Décidément, ce bon Diderot gagne à être relu. Quelle compagnie agréable, en effet, que celle de cet homme qui cite volontiers Montaigne, qui traite de la question de Dieu avec la raison, et de celle des femmes avec le cœur! Il a ce ton amical et non dénué de douce insolence, et sa bonhomie aurait pu être mise en bocal au Musée de l'Homme en guise d'échantillon universel. Barbey d'Aurevilly, qui ne l'aimait guère, disait de lui qu'il bavardait davantage ses livres qu'il ne les écrivait. C'est justement là ce qui fait la force du bonhomme, dont les dialogues sont aussi achevés et drôles que ceux d'un Cervantès. Je relis avec plaisir ses Salons, écrits sur le pouce dans le style léger de la gazette; et je m'arrête un instant, étourdi par la fulgurance du commentaire de La Raie dépouillée de Chardin (Salon de 1763): c'est là la première fois qu'on a pensé l'image.

Commentaires

"Quand on voit le style naturel, on est tout étonné et ravi ; car on s’attendait de voir un auteur, et on trouve un homme." La fameuse formule de Pascal s'applique à merveille à Diderot.

Écrit par : C.C. | mardi, 21 avril 2009

Le rapprochement entre Diderot et Pascal est justifié.

Diderot fait le pari inverse que Dieu n'existe pas, certes, mais rien n'est moins libre qu'un pari et on est bel et bien en présence de deux 'joueurs'.
(Du point de vue chrétien qui est le mien il est d'ailleurs plus raisonnable de parier sur le chaos ou le néant que sur Dieu, puisque le néant est le produit d'un ratio et l'entropie celui d'une symétrie.)

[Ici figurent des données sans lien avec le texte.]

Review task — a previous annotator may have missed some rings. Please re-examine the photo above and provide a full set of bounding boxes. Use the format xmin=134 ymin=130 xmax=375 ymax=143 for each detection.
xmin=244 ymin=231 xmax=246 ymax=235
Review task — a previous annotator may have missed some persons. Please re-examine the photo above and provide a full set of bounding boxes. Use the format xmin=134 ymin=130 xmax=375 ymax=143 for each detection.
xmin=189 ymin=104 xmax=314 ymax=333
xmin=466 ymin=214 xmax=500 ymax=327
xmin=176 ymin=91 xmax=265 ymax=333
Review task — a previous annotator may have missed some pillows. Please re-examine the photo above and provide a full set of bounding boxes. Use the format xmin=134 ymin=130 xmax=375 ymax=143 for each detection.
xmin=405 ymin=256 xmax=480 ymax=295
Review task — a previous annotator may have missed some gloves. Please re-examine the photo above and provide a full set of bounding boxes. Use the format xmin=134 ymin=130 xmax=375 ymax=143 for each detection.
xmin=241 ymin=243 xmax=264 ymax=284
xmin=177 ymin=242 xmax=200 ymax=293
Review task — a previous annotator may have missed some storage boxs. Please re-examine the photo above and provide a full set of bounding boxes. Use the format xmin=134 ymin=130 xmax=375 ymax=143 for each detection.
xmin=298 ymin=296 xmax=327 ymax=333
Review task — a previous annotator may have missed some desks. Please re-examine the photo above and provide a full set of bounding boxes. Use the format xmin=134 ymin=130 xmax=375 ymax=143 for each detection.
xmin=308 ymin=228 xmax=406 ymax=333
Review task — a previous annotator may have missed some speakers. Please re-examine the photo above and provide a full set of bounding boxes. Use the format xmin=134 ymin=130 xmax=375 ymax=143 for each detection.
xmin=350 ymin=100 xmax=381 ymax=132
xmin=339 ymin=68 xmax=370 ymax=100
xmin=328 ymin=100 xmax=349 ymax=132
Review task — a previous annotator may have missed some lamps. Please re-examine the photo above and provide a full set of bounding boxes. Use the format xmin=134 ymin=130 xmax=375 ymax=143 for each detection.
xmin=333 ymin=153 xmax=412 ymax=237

Écrit par : Lapinos | mardi, 21 avril 2009

Forcément, avec un pseudo comme le vôtre, il était logique que vous fassiez l'éloge de Diderot, ses salons, Chardin et sa raie.
Au moins vous avez le mérite de souligner que Diderot est fort peu "révolutionnaire" ou "néo-classique" comme on le dit parfois, mais bien plutôt baroque. Il croit s'intéresser à la peinture, alors qu'en réalité il a la passion de la musique et que la peinture demeure assez largement mystérieuse pour lui (D. confond -comme une bonne-soeur platonique !- ce qui est moral et ce qui est beau.)

Écrit par : Lapinos | mardi, 21 avril 2009

Constantin, votre compagnie n'est pas des plus déplaisantes elle non plus. Quelle compagnie agréable, en effet, que celle d'un homme qui cite volontiers Rabelais ou Béroalde de Verville - et toujours, comme ici avec Pascal, à point nommé -, qui parle de vin avec passion et de météo avec brio! Merci de me faire l'honneur de votre visite.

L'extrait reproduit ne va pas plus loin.